* _Brano da leggere_:
──────────────────────────────

Paolo VI e Benedetto XVI e il valore del Vaticano II
I papi Paolo VI e Benedetto XVI concordano nel proclamare davanti alla Chiesa il valore ela grazia del Concilio Vaticano II in un periodo nel quale tale evento viene oscurato da giudizi errati, da interpretazioni fuorvianti e anche dal rifiuto stesso della sua recezione.
Paolo VI l’ho ha fatto con il Credo del popolo di Dio, Benedetto XVI lo fa recepire con il Catechismo della Chiesa Cattolica in relazione con l’atto di fede personale e comunitariocelebrato, vissuto, pregato
“Per alcuni aspetti, il mio venerato Predecessore vide questo Anno (della fede) come una “conseguenza ed esigenza post conciliare” ben cosciente delle difficoltà del tempo, soprattutto riguardo alla professione della vera fede e alla sua retta interpretazione. Ho ritenuto che far iniziare l’Anno della fede in coincidenza con il cinquantesimo anniversario dell’apertura del Concilio Vaticano II possa essere un’occasione propizia per comprendere che i testi lasciati in eredità dai Padri
conciliari, secondo le parole del beato Giovanni Paolo II, “non perdono il loro valore né il loro smalto. E’ necessario che essi vengano letti in maniera appropriata, che vengano conosciuti e assimilati come testi qualificati e normativi del Magistero, all’interno della Tradizione della Chiesa…Sento più che mai il dovere di additare il Concilio, come la grande grazia di cui la Chiesa ha beneficiato nel secolo XX: in esso ci è offerta una sicura bussola per orientarci nel cammino del secolo che si apre”. Io pure intendo ribadire con forza quanto ebbi ad affermare a proposito del Concilio pochi mesi dopo la mia elezione a Successore di Pietro: “se lo leggiamo e recepiamo guidati da una giusta ermeneutica, esso può essere e diventare sempre di più una grande forza per il sempre necessario rinnovamento della Chiesa” (Benedetto XVI, Porta fidei, n.5).

──────────────────────────────

* _Righe fornite_:
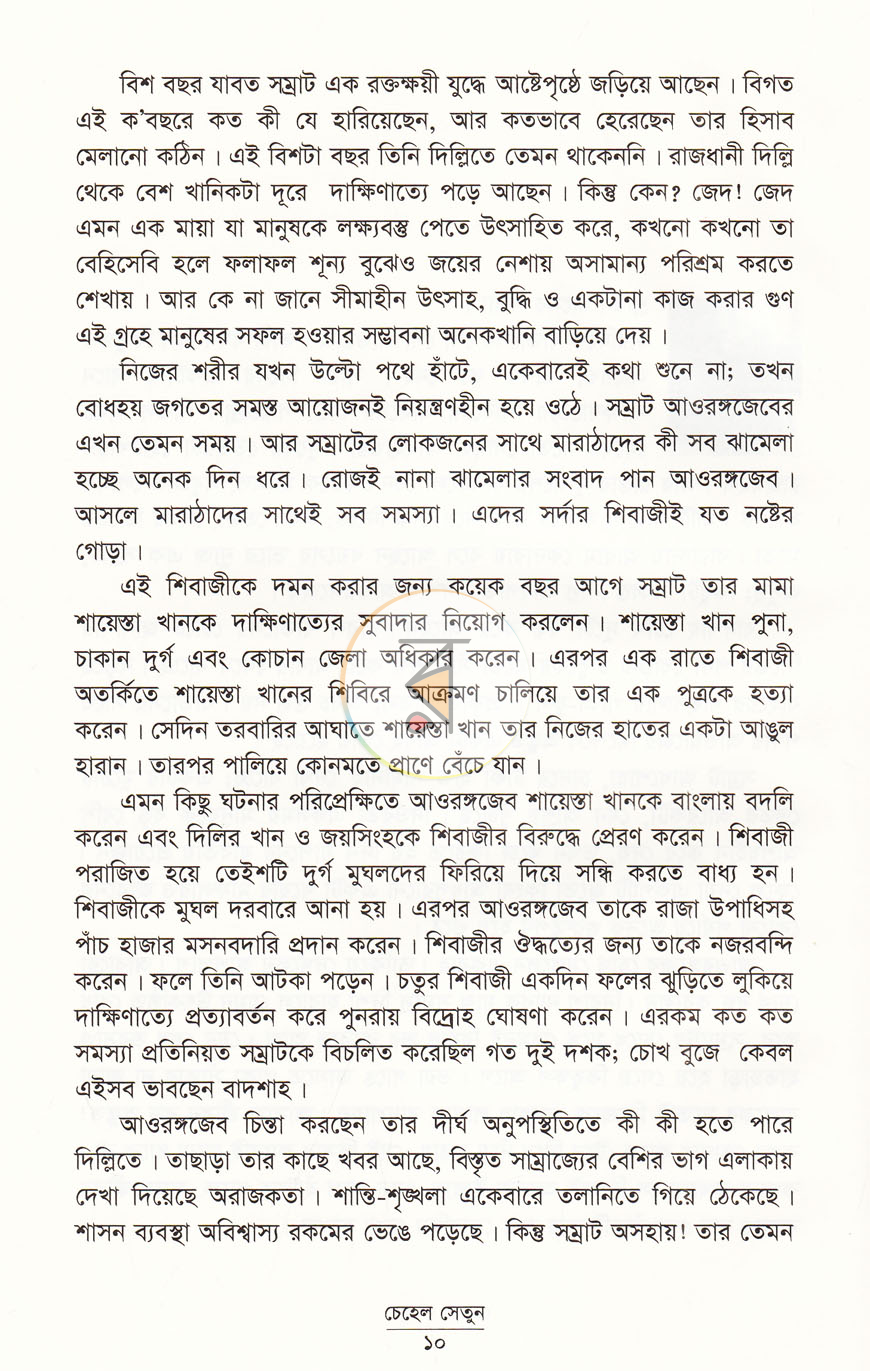 বিশ বছর যাবত সম্রাট এক রক্তক্ষয়ী যুদ্ধে আষ্টেপৃষ্ঠে জড়িয়ে আছেন। বিগত এই ক'বছরে কত কী যে হারিয়েছেন, আর কতভাবে হেরেছেন তার হিসাব মেলানো কঠিন। এই বিশটা বছর তিনি দিল্লিতে তেমন থাকেননি। রাজধানী দিল্লি থেকে বেশ খানিকটা দূরে দাক্ষিণাত্যে পড়ে আছেন। কিন্তু কেন? জেদ! জেদ এমন এক মায়া যা মানুষকে লক্ষ্যবস্তু পেতে উৎসাহিত করে, কখনো কখনো তা বেহিসেবি হলে ফলাফল শূন্য বুঝেও জয়ের নেশায় অসামান্য পরিশ্রম করতে শেখায়। আর কে না জানে সীমাহীন উৎসাহ, বুদ্ধি ও একটানা কাজ করার গুণ এই গ্রহে মানুষের সফল হওয়ার সম্ভাবনা অনেকখানি বাড়িয়ে দেয়।

নিজের শরীর যখন উল্টো পথে হাঁটে, একেবারেই কথা শুনে না; তখন বোধহয় জগতের সমস্ত আয়োজনই নিয়ন্ত্রণহীন হয়ে ওঠে। সম্রাট আওরঙ্গজেবের এখন তেমন সময়। আর সম্রাটের লোকজনের সাথে মারাঠাদের কী সব ঝামেলা হচ্ছে অনেক দিন ধরে। রোজই নানা ঝামেলার সংবাদ পান আওরঙ্গজেব। আসলে মারাঠাদের সাথেই সব সমস্যা। এদের সর্দার শিবাজীই যত নষ্টের গোড়া।

এই শিবাজীকে দমন করার জন্য কয়েক বছর আগে সম্রাট তার মামা শায়েস্তা খানকে দাক্ষিণাত্যের সুবাদার নিয়োগ করলেন। শায়েস্তা খান পুনা, চাকান দুর্গ এবং কোচান জেলা অধিকার করেন। এরপর এক রাতে শিবাজী অতর্কিতে শায়েস্তা খানের শিবিরে আক্রমণ চালিয়ে তার এক পুত্রকে হত্যা করেন। সেদিন তরবারির আঘাতে শায়েস্তা খান তার নিজের হাতের একটা আঙুল হারান। তারপর পালিয়ে কোনমতে প্রাণে বেঁচে যান।

এমন কিছু ঘটনার পরিপ্রেক্ষিতে আওরঙ্গজেব শায়েস্তা খানকে বাংলায় বদলি করেন এবং দিলির খান ও জয়সিংহকে শিবাজীর বিরুদ্ধে প্রেরণ করেন। শিবাজী পরাজিত হয়ে তেইশটি দুর্গ মুঘলদের ফিরিয়ে দিয়ে সন্ধি করতে বাধ্য হন। শিবাজীকে মুঘল দরবারে আনা হয়। এরপর আওরঙ্গজেব তাকে রাজা উপাধিসহ পাঁচ হাজার মসনবদারি প্রদান করেন। শিবাজীর ঔদ্ধত্যের জন্য তাকে নজরবন্দি করেন। ফলে তিনি আটকা পড়েন। চতুর শিবাজী একদিন ফলের ঝুড়িতে লুকিয়ে দাক্ষিণাত্যে প্রত্যাবর্তন করে পুনরায় বিদ্রোহ ঘোষণা করেন। এরকম কত কত সমস্যা প্রতিনিয়ত সম্রাটকে বিচলিত করেছিল গত দুই দশক; চোখ বুজে কেবল এইসব ভাবছেন বাদশাহ।

আওরঙ্গজেব চিন্তা করছেন তার দীর্ঘ অনুপস্থিতিতে কী কী হতে পারে দিল্লিতে। তাছাড়া তার কাছে খবর আছে, বিস্তৃত সাম্রাজ্যের বেশির ভাগ এলাকায় দেখা দিয়েছে অরাজকতা। শান্তি-শৃঙ্খলা একেবারে তলানিতে গিয়ে ঠেকেছে। শাসন ব্যবস্থা অবিশ্বাস্য রকমের ভেঙে পড়েছে। কিন্তু সম্রাট অসহায়! তার তেমন

চেহেল সেতুন
১০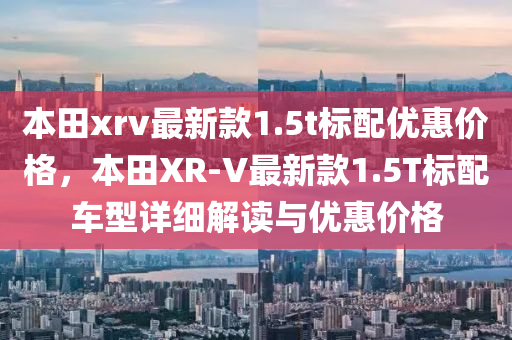 本田xrv最新款1.5t标配优惠价格，本田XR-V最新款1.5T标配车型详细解读与优惠价格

──────────────────────────────

Ricopia dal brano da leggere il passo che comincia con "Paolo VI e Benedetto XVI e" e prosegue fino a "della sua recezione.".

Paolo VI e Benedetto XVI e il valore del Vaticano II
I papi Paolo VI e Benedetto XVI concordano nel proclamare davanti alla Chiesa il valore ela grazia del Concilio Vaticano II in un periodo nel quale tale evento viene oscurato da giudizi errati, da interpretazioni fuorvianti e anche dal rifiuto stesso della sua recezione.